*** Opening EXTRACTED TEXT ***

Dust is the silent killer of ASIC miners. It insulates heatsinks (reducing thermal dissipation), clogs fan blades (reducing airflow), and creates conductive pathways on PCBs (causing shorts). Clean your S15 thoroughly every 3 months at minimum — more frequently if you are running in a dusty environment.

Cleaning procedure:

  1. Power down completely. Disconnect the power cord from the wall outlet. Wait 10 minutes for the miner to cool.
  2. Move to a well-ventilated area. You are about to displace a lot of dust. Do this outside or in a garage, not above your other miners.
  3. Remove the top cover. Remove the screws securing the enclosure cover and lift it off.
  4. Blow out the fans. Using compressed air at a 45-degree angle, blow through each fan from both sides. Hold the fan blades stationary with a finger while blowing — letting the compressed air spin the fan can damage the bearings. Blow for 2–3 seconds per gap, repeat 2–3 times per fan.
  5. Clean the heatsinks. Blow compressed air across all heatsink fins on every hashboard. Work from one end of the board to the other in a consistent direction. Focus on the narrow gaps between fins where dust compacts most densely.
  6. Clean the control board. Gently blow any dust off the control board, Ethernet port, and connector areas.
  7. Brush stubborn deposits. Use the anti-static brush to gently dislodge any dust that compressed air cannot remove. Pay particular attention to the area around heatsink bases and the edges of chips.
  8. Inspect after cleaning. With the dust cleared, this is the best time to look for damaged components, shifted heatsinks, or burned traces.
  9. Reassemble and test. Replace the cover, reconnect cables, and power on. Verify all 4 hashboards come online and temperatures are in range.

*** Closing EXTRACTED TEXT ***

TO DO:
A - According to the S15 cleaning guide, how long should the miner cool after being unplugged?
B - Go on with the S15 cleaning guide, starting after its last step.
The entries that come next are from a separate source.

*** Opening PROVIDED RECORDS ***

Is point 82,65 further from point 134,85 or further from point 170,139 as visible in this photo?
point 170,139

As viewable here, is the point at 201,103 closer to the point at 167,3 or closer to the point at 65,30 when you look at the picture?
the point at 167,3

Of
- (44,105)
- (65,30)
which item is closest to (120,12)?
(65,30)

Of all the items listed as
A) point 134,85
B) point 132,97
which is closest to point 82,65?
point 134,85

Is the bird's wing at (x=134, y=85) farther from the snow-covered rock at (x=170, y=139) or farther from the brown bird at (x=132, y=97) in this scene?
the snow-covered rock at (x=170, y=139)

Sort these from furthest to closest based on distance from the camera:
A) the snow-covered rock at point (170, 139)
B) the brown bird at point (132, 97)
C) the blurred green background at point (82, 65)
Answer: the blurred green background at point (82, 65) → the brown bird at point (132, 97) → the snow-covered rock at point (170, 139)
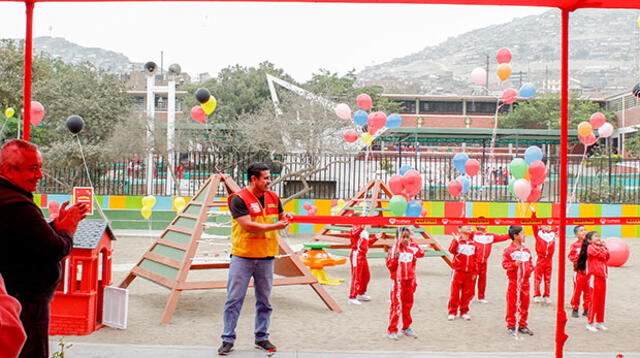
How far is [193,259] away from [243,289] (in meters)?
1.99

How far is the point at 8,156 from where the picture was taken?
3287mm

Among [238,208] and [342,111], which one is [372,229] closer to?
[342,111]

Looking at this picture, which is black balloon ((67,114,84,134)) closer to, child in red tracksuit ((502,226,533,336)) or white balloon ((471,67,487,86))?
white balloon ((471,67,487,86))

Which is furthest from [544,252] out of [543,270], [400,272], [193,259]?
[193,259]

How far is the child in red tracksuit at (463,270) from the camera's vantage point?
7777mm

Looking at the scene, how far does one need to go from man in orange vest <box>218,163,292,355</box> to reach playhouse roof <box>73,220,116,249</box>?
172 cm

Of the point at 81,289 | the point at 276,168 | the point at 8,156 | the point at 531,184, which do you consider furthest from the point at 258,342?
the point at 276,168

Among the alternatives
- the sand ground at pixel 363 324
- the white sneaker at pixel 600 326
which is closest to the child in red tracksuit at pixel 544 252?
the sand ground at pixel 363 324

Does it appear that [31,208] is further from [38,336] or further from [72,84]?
[72,84]

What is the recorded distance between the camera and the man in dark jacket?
3184 millimetres

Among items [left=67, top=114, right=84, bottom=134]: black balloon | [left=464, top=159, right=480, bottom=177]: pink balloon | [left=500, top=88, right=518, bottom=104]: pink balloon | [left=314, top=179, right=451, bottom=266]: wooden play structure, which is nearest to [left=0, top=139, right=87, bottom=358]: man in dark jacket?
[left=464, top=159, right=480, bottom=177]: pink balloon

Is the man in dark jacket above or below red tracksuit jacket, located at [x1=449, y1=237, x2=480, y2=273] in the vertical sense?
above

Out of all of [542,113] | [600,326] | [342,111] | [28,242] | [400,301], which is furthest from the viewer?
[542,113]

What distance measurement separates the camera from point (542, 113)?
59.0 m
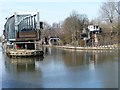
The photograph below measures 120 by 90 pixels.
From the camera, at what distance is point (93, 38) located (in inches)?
3073

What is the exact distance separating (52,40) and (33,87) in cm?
8282

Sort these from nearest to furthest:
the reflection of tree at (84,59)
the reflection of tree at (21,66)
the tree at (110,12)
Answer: the reflection of tree at (21,66) < the reflection of tree at (84,59) < the tree at (110,12)

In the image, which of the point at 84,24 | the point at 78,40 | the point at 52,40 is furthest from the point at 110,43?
the point at 52,40

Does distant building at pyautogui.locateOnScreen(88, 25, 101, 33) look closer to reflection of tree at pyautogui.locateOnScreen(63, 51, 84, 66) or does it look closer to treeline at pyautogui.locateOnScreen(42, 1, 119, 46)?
treeline at pyautogui.locateOnScreen(42, 1, 119, 46)

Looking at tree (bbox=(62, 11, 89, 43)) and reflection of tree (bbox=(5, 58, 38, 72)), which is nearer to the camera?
reflection of tree (bbox=(5, 58, 38, 72))

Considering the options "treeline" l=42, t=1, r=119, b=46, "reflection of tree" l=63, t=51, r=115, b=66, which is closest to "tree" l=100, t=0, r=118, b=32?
"treeline" l=42, t=1, r=119, b=46

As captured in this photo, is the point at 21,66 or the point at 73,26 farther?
the point at 73,26

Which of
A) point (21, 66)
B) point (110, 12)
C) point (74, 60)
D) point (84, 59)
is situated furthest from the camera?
point (110, 12)

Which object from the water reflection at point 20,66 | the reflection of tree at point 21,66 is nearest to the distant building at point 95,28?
the water reflection at point 20,66

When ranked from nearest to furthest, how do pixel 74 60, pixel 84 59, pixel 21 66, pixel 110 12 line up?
1. pixel 21 66
2. pixel 74 60
3. pixel 84 59
4. pixel 110 12

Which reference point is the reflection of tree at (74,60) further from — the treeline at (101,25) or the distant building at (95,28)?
the distant building at (95,28)

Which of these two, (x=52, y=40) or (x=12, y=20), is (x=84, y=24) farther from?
(x=12, y=20)

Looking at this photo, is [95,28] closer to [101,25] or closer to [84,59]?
[101,25]

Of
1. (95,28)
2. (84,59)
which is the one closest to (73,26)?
(95,28)
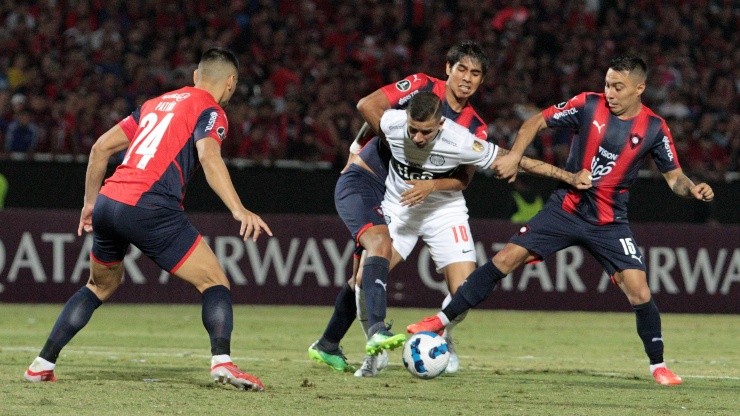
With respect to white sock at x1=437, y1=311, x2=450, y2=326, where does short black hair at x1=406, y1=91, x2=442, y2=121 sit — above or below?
above

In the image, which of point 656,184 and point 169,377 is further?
point 656,184

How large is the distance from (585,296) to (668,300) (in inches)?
39.7

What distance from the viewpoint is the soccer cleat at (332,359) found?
8851 millimetres

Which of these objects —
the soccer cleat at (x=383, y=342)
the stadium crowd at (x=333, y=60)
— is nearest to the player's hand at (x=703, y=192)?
the soccer cleat at (x=383, y=342)

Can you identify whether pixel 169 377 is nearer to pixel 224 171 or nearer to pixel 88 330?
pixel 224 171

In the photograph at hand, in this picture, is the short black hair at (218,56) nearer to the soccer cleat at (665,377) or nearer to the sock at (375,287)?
the sock at (375,287)

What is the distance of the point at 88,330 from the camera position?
479 inches

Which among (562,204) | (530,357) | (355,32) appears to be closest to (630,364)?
(530,357)

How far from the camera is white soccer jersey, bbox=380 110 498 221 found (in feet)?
27.1

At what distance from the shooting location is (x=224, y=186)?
6832 millimetres

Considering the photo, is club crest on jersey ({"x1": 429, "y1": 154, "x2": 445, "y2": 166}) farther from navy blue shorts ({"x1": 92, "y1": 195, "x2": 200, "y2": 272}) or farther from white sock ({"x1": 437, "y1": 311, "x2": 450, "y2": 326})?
navy blue shorts ({"x1": 92, "y1": 195, "x2": 200, "y2": 272})

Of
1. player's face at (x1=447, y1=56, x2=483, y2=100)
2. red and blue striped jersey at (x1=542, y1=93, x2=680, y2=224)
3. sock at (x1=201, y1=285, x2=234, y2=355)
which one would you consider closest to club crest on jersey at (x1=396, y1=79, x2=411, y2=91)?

*** Closing PROVIDED RECORDS ***

EXERCISE ANSWERS:
A - 10 minutes.

B -
Electric Air Duster vs Canned Air

Invest in an electric air duster (DataVac or similar). Canned air runs out fast, gets cold (which can crack solder joints from thermal shock), and contains propellants that leave residue. A good electric duster pays for itself after a few uses and provides consistent pressure without freezing or chemical deposits.

Thermal Paste & Heatsink Maintenance

The S15 uses individual heatsinks bonded to each chip with thermal adhesive. Over time, this adhesive degrades, dries out, or loses its bond — especially in environments with thermal cycling (the miner heats up during the day and cools at night). When thermal coupling degrades, chip temperatures rise, leading to throttling and eventually chip failure.

Signs that thermal paste/adhesive needs replacement:

  • Individual chip temperatures significantly higher than neighbors (check the dashboard per-chip view)
  • Heatsinks that are loose, wobble, or have visibly shifted
  • Dried, cracked, or missing thermal compound visible at heatsink edges
  • Miner throttling despite clean heatsinks and good airflow

Heatsink removal and re-application:

  1. Carefully pry off the old heatsink using a plastic spudger. Never use metal tools directly on the chip surface. If the adhesive is stubborn, warm it gently with a heat gun at 100°C to soften it.
  2. Clean old thermal material from both the chip surface and heatsink base using 99% IPA and a lint-free wipe. The surfaces should be clean and shiny.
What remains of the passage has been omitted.